In my childhood house, the computer room (where I discovered the secrecy and likely peril of chat rooms when the internet came to our place in 1995) was a repository of suburban esoterica- the laundry chute, parents' teen journals, hundreds of records, my mother's nameplate from her years as a secretary at Dime Bank- "Elissa Shivek"- etched proof of life before the other three of us. The storyboard department at Home Goods would be enthralled, them or the anthropology department, provided either such departments exist.
There was a wicker frog filled with matchbooks from Long Island restaurants. Wicker was an 80's thing, marketing via smoking paraphernalia too, and obviously frog never goes out of style. They sold the house in 1998, when I moved to New York, and I finally took the frog with me at some point. To 3rd Ave? Eastern Parkway? Dean Street? Did it just arrive here?
Better than the frog , though, is its empty wicker guts filled with the mathbooks. Elegant rectangular boxes and cheap bendable cardboard flaps. I love shoving my hand in and grabbing one, digging it out like a claw machine.

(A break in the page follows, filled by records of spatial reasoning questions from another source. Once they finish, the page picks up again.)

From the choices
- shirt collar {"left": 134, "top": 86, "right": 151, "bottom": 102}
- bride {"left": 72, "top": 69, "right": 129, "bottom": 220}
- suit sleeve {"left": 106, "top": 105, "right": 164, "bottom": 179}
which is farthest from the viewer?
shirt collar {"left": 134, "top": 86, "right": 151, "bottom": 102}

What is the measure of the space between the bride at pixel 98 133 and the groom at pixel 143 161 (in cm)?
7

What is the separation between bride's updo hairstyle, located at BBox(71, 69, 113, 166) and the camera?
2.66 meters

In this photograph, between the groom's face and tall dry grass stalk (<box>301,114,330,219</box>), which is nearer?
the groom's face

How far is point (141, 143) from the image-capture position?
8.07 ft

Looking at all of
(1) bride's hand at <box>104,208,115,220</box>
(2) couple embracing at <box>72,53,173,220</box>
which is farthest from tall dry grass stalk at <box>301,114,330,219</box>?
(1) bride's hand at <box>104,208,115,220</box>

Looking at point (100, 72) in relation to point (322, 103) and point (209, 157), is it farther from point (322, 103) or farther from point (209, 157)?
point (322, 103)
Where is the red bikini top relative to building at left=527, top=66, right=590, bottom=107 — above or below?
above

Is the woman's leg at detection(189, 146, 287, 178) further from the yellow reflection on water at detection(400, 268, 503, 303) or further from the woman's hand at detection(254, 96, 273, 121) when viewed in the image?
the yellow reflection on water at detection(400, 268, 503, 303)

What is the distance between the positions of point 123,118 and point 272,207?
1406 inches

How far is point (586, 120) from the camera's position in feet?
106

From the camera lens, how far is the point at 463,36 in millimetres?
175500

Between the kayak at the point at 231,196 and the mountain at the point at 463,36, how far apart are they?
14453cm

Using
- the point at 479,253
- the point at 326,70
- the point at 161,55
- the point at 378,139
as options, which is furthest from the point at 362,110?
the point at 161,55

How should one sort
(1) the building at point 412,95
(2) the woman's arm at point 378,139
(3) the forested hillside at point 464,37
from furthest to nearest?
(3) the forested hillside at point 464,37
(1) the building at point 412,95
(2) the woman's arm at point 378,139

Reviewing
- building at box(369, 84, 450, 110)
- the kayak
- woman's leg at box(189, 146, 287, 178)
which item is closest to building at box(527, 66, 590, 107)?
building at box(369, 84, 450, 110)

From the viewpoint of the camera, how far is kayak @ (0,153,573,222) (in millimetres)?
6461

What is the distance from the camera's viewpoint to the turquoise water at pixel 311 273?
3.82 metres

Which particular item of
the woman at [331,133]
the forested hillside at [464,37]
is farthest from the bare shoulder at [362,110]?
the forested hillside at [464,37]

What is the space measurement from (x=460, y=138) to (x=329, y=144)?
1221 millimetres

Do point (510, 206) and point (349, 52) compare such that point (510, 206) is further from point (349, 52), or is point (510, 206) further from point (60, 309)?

The matchbooks are miniature museums of suburbia, printed with addresses of restaurants, most (I'm sure) closed. Sometimes we pull out a book and read the name: Bedell's at West Wind, Fine Waterside Dining and Catering. La Cisterna, the map to 109 Mineola Blvd. printed minutely and helpfully on the back; it does look a little confusing around the street. Sometimes we consider picking a matchbook, going to the address and dining at whatever is there now as tribute, even if it's an auto body shop and all there is to eat are Snickers.
We have lighters here but I always light my bowls with one of the matchbooks, even if the sides are Goldilocks-caliber inadequate. Sides too dry, too wet, too ancient. The sticks too brittle. I still drag the matches across, until I see that triumphant little orange, sometimes wasting entire books. I will never run out.
I'm smoking a bowl right now with a pack from-hold on- Bobby Rubino's. Their ribs were fantastic, and this isn't even nostalgic editing. Just really good, vinegary bbq. It was my favorite place to go with Bret and my parents, where we could eat dirty and with our hands.
My dad always made great decisions, both heroic (the sacrifices, gentleness and compassion he showed my mom as she deteriorated)and everyday (those exciting nights out, or a day trip to the pond or the museum,grounding us and following through). The strange decision of keeping matchbooks in a frog, one that has turned utterly sentimental and practical for me. He is such a hero to me, always was.
When I dig my hands into that frog and pull out some tiny jewel of wood and paper- a deli in Merrick, a Chinese buffet in Wantagh- it isn't wicker, or sentiment or passe late 20th century decoration. It's a little, ugly treasure chest.
I can't wait to see you tomorrow, dad.